Bacurau respira, assim, melhor. É um filme, na linguagem do coaching, descomplexado, resolvido, honesto consigo mesmo. Sabe o que tem de justificar e o que não tem, sabe a quem deve e o que deve. E se o filme aceita a estranheza da sua própria mitologia cultural, na forma do aparecimento de um fantasma, aproveita a extraordinária música de John Carpenter e a sua herança, entre outras coisas, na fantástica cena de transição à noite, em que as crianças se deslocam progressivamente para a escuridão do desconhecido, perante um apagão saído do Assault on Precinct 13 (1976), conforme o filme se movimenta lenta e progressivamente para o perigo do exterior. A esse inimigo desconhecido, a resposta é só uma: como em Seven Samurai (1954), o combate. Assim é Bacurau, como o Brasil: gigante, múltiplo, misturado, uma linda amálgama total. Um filme grande, grande o suficiente para, falando do seu mundo, falar de tantos e tantos outros. É resistente, é carnívoro, é uma mistureba deliciosa; é o silêncio que atordoa e o grito desumano para se ser escutado, é este Brasil e o Brasil de tantos outros tempos, pardo, impávido, injusto, divertido, feroz. É bom demais.

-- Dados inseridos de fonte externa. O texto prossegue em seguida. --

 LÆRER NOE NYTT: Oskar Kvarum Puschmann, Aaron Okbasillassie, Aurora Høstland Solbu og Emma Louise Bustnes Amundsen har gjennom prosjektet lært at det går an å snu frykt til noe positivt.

E que melhor metáfora para descrever a substância sem nome de que se é feito, como dizia Saramago, do que o poderoso e inexplicável psicotrópico? Embalados pela resistência, restam as últimas palavras de Bacurau, escutadas na voz de Geraldo Vandré: Vim aqui só para dizer, ninguém há de me calar. Se alguém tem que morrer, que seja para melhorar. Tanta vida para viver, tanta vida a se acabar.